## Required work
Reproduce each of the entries below word for word, leaving out nothing and changing nothing.

=== Input for this task ===

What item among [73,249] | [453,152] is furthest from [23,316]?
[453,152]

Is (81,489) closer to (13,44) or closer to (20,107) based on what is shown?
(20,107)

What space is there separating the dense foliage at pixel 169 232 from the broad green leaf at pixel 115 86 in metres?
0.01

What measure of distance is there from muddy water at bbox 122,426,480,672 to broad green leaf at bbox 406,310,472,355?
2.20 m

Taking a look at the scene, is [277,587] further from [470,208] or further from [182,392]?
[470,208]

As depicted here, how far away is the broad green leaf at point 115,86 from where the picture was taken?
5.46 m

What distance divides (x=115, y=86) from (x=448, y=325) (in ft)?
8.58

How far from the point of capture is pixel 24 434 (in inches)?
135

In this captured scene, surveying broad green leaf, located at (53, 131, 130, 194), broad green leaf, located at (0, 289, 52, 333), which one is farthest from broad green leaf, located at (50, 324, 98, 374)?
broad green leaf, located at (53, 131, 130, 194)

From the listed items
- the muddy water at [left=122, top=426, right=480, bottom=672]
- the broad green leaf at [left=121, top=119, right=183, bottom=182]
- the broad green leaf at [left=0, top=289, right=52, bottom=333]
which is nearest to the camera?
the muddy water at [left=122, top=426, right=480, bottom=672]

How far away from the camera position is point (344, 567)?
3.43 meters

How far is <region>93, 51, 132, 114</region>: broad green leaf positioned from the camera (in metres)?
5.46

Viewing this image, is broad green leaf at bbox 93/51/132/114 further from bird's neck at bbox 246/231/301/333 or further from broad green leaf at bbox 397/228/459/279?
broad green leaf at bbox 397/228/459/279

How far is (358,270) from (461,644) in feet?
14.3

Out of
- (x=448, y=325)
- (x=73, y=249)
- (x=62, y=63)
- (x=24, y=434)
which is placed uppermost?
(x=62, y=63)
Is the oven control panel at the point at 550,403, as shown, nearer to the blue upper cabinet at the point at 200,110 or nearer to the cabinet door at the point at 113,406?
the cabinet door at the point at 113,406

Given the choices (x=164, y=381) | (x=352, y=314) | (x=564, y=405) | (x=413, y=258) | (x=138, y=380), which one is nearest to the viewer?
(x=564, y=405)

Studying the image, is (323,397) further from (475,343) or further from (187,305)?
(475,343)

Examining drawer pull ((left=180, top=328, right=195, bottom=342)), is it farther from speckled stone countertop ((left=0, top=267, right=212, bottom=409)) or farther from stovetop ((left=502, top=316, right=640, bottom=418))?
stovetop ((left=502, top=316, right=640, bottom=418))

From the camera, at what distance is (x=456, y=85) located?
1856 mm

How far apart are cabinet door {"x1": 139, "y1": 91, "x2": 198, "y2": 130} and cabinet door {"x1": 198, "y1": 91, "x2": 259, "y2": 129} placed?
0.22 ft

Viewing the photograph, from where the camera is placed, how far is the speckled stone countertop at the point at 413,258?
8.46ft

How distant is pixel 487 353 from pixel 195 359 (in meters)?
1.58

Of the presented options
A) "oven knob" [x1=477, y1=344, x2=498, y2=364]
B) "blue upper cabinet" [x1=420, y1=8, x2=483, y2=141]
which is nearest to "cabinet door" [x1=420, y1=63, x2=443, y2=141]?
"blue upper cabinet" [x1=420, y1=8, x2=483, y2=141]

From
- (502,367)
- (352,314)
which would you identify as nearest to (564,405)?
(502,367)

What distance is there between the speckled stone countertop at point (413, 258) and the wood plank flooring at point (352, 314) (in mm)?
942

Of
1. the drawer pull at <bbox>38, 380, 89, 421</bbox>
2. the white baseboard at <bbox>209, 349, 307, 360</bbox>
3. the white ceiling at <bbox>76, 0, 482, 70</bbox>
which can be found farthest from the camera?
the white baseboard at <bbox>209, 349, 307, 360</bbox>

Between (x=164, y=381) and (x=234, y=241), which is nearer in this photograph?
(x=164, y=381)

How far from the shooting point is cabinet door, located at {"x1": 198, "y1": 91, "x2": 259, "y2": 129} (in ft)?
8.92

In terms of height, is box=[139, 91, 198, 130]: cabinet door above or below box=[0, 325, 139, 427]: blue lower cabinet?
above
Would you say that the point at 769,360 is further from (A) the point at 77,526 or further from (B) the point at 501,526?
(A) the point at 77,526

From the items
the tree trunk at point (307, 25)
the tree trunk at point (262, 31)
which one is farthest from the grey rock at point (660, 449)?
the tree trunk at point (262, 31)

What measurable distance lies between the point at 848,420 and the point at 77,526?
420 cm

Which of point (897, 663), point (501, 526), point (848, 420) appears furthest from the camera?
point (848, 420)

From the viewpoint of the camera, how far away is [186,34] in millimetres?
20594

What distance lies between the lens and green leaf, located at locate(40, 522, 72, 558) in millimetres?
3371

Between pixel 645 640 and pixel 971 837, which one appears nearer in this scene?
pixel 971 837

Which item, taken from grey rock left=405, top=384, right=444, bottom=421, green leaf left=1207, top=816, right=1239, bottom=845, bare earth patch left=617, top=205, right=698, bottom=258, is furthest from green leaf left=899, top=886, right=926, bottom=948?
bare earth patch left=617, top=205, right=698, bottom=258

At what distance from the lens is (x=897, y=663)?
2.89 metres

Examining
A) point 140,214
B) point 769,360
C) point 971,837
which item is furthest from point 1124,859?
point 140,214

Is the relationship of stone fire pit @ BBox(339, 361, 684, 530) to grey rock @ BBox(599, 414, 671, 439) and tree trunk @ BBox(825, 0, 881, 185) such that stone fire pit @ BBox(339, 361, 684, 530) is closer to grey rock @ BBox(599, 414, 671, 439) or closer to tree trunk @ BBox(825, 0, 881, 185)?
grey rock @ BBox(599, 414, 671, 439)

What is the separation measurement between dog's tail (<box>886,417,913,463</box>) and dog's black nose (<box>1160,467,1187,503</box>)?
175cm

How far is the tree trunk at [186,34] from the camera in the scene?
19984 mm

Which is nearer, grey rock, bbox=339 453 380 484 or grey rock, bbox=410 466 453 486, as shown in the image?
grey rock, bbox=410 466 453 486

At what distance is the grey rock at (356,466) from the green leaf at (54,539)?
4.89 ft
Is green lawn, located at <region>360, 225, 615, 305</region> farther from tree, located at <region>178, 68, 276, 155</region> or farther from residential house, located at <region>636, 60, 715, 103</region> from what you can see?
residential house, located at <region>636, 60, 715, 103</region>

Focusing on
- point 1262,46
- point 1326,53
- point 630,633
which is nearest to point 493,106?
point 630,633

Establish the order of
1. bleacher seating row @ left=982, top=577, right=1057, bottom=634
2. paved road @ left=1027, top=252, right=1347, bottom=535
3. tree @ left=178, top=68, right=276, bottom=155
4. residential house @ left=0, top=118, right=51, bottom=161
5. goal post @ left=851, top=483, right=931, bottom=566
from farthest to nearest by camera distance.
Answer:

===

## Exercise solution
What item among [73,249] | [453,152] is furthest from [23,316]?
[453,152]

Is (81,489) closer to (13,44) or closer to (20,107) based on what is shown?
(20,107)

What space is there separating the dense foliage at pixel 169 232 from the broad green leaf at pixel 115 86 in metres?
0.01

What measure of distance is there from muddy water at bbox 122,426,480,672 to broad green leaf at bbox 406,310,472,355?
2.20 m

Taking a look at the scene, is [277,587] further from [470,208] or further from [182,392]?
[470,208]

As depicted here, how far away is the broad green leaf at point 115,86 from where the picture was taken?
5.46 m

What distance divides (x=115, y=86) from (x=448, y=325) (in ft)?
8.58

How far from the point of capture is pixel 24 434 (in inches)?
135

In this captured scene, surveying broad green leaf, located at (53, 131, 130, 194), broad green leaf, located at (0, 289, 52, 333), which one is farthest from broad green leaf, located at (50, 324, 98, 374)?
broad green leaf, located at (53, 131, 130, 194)

From the listed items
- the muddy water at [left=122, top=426, right=480, bottom=672]
- the broad green leaf at [left=121, top=119, right=183, bottom=182]
- the broad green leaf at [left=0, top=289, right=52, bottom=333]
which is nearest to the camera?
the muddy water at [left=122, top=426, right=480, bottom=672]

How far away from the camera position is point (344, 567)?
3.43 meters

How far is <region>93, 51, 132, 114</region>: broad green leaf positioned from the camera (in metres)?
5.46

Viewing this image, is broad green leaf at bbox 93/51/132/114 further from bird's neck at bbox 246/231/301/333 or further from broad green leaf at bbox 397/228/459/279?
broad green leaf at bbox 397/228/459/279

How far is (358,270) from (461,644) in feet?
14.3

Out of
- (x=448, y=325)
- (x=73, y=249)
- (x=62, y=63)
- (x=24, y=434)
which is placed uppermost?
(x=62, y=63)
Is the oven control panel at the point at 550,403, as shown, nearer to the blue upper cabinet at the point at 200,110 or nearer to the cabinet door at the point at 113,406?
the cabinet door at the point at 113,406

Given the choices (x=164, y=381) | (x=352, y=314) | (x=564, y=405) | (x=413, y=258) | (x=138, y=380), which one is nearest to the viewer?
(x=564, y=405)

Studying the image, is (323,397) further from (475,343) or further from (187,305)?
(475,343)

Examining drawer pull ((left=180, top=328, right=195, bottom=342)), is it farther from speckled stone countertop ((left=0, top=267, right=212, bottom=409)) or farther from stovetop ((left=502, top=316, right=640, bottom=418))?
stovetop ((left=502, top=316, right=640, bottom=418))

From the camera, at what distance is (x=456, y=85) located?
1856 mm

How far apart are cabinet door {"x1": 139, "y1": 91, "x2": 198, "y2": 130} and cabinet door {"x1": 198, "y1": 91, "x2": 259, "y2": 129} placed?
0.22 ft

Viewing the photograph, from where the camera is placed, how far is the speckled stone countertop at the point at 413,258?
8.46ft

How distant is pixel 487 353 from pixel 195 359 (in meters)?
1.58

Of the presented options
A) "oven knob" [x1=477, y1=344, x2=498, y2=364]
B) "blue upper cabinet" [x1=420, y1=8, x2=483, y2=141]
which is nearest to "cabinet door" [x1=420, y1=63, x2=443, y2=141]?
"blue upper cabinet" [x1=420, y1=8, x2=483, y2=141]

From
- (502,367)
- (352,314)
which would you identify as nearest to (564,405)?
(502,367)

What distance is there between the speckled stone countertop at point (413, 258) and the wood plank flooring at point (352, 314) (in mm)?
942

Of
1. the drawer pull at <bbox>38, 380, 89, 421</bbox>
2. the white baseboard at <bbox>209, 349, 307, 360</bbox>
3. the white ceiling at <bbox>76, 0, 482, 70</bbox>
which can be found farthest from the camera?
the white baseboard at <bbox>209, 349, 307, 360</bbox>

Between (x=164, y=381) and (x=234, y=241), which is nearer in this photograph?
(x=164, y=381)

How far from the shooting point is cabinet door, located at {"x1": 198, "y1": 91, "x2": 259, "y2": 129} (in ft)?
8.92

In terms of height, is box=[139, 91, 198, 130]: cabinet door above or below box=[0, 325, 139, 427]: blue lower cabinet?
above
Would you say that the point at 769,360 is further from (A) the point at 77,526 or further from (B) the point at 501,526?
(A) the point at 77,526

From the items
the tree trunk at point (307, 25)
the tree trunk at point (262, 31)
which one is farthest from the grey rock at point (660, 449)?
the tree trunk at point (262, 31)

What measurable distance lies between the point at 848,420 and the point at 77,526?
420 cm

Which of point (897, 663), point (501, 526), point (848, 420) appears furthest from the camera?
point (848, 420)

From the viewpoint of the camera, how far away is [186,34] in millimetres?
20594

What distance lies between the lens and green leaf, located at locate(40, 522, 72, 558) in millimetres?
3371

Between pixel 645 640 and pixel 971 837, which one appears nearer in this scene?
pixel 971 837

Which item, taken from grey rock left=405, top=384, right=444, bottom=421, green leaf left=1207, top=816, right=1239, bottom=845, bare earth patch left=617, top=205, right=698, bottom=258, is furthest from green leaf left=899, top=886, right=926, bottom=948?
bare earth patch left=617, top=205, right=698, bottom=258

At what distance from the lens is (x=897, y=663)?
2.89 metres

Examining
A) point 140,214
B) point 769,360
C) point 971,837
which item is furthest from point 1124,859?
point 140,214

Is the relationship of stone fire pit @ BBox(339, 361, 684, 530) to grey rock @ BBox(599, 414, 671, 439) and tree trunk @ BBox(825, 0, 881, 185) such that stone fire pit @ BBox(339, 361, 684, 530) is closer to grey rock @ BBox(599, 414, 671, 439) or closer to tree trunk @ BBox(825, 0, 881, 185)?
grey rock @ BBox(599, 414, 671, 439)

What is the separation measurement between dog's tail (<box>886,417,913,463</box>) and dog's black nose (<box>1160,467,1187,503</box>)?
175cm

How far is the tree trunk at [186,34] from the camera in the scene?
19984 mm

Which is nearer, grey rock, bbox=339 453 380 484 or grey rock, bbox=410 466 453 486, as shown in the image?
grey rock, bbox=410 466 453 486

At what distance is the grey rock at (356,466) from the green leaf at (54,539)?
4.89 ft
Is green lawn, located at <region>360, 225, 615, 305</region> farther from tree, located at <region>178, 68, 276, 155</region> or farther from residential house, located at <region>636, 60, 715, 103</region> from what you can see?
residential house, located at <region>636, 60, 715, 103</region>

Focusing on
- point 1262,46
- point 1326,53
- point 630,633
which is nearest to point 493,106?
point 630,633

Establish the order of
1. bleacher seating row @ left=982, top=577, right=1057, bottom=634
2. paved road @ left=1027, top=252, right=1347, bottom=535
3. tree @ left=178, top=68, right=276, bottom=155
4. residential house @ left=0, top=118, right=51, bottom=161
5. goal post @ left=851, top=483, right=931, bottom=566
from farthest to nearest by camera distance.
Answer:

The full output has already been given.